* [INSTRUCTION 1]:
According to the Sonic Visualiser announcement, what two kinds of viewers does the program contain?
* [INSTRUCTION 2]:
Pick up the Sonic Visualiser announcement after its final sentence and keep writing it.
***** DOCUMENT TEXT
Version 1.7 of Sonic Visualiser is now available.
http://www.sonicvisualiser.org/
This release contains a number of new features, enhancements, and
bug fixes. For more details, please read the release notes at:
https://sourceforge.net/projects/sv1/files/sonic-visualiser/1.7/CHANGELOG/d…
Sonic Visualiser contains advanced waveform and spectrogram viewers,
as well as editors for many sorts of audio annotations. Besides
visualisation, it can make and play selections based on the locations
of automatically detected features, seamlessly loop playback of single
or multiple noncontiguous regions, synthesise annotations for
playback, slow down playback while retaining display synchronisation,
and show the ongoing alignment in time between multiple recordings of
a piece with different timings.
**********
***** RAW DATA
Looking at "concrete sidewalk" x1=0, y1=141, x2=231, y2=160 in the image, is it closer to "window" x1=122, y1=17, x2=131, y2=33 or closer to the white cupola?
**********
* [REPLY 1]:
Advanced waveform and spectrogram viewers.

* [REPLY 2]:
Sonic Visualiser supports the Vamp plugin API for plugins that extract
descriptive or analytical data from audio. For more information
about Vamp plugins, including plugin downloads and resources for
developers, please see:
http://www.vamp-plugins.org/
Sonic Visualiser was developed at the Centre for Digital Music, Queen
Mary, University of London:
http://www.elec.qmul.ac.uk/digitalmusic/
Ongoing work on Sonic Visualiser and audio feature representation in
the semantic web is carried out as part of the OMRAS2 project funded
by the EPSRC. See
http://omras2.org/
for more information.
Sonic Visualiser is Free Software distributed under the GNU General
Public License. The 1.7 release is available now in source code form
or as binaries for Linux, OS/X, Windows, and OpenSolaris.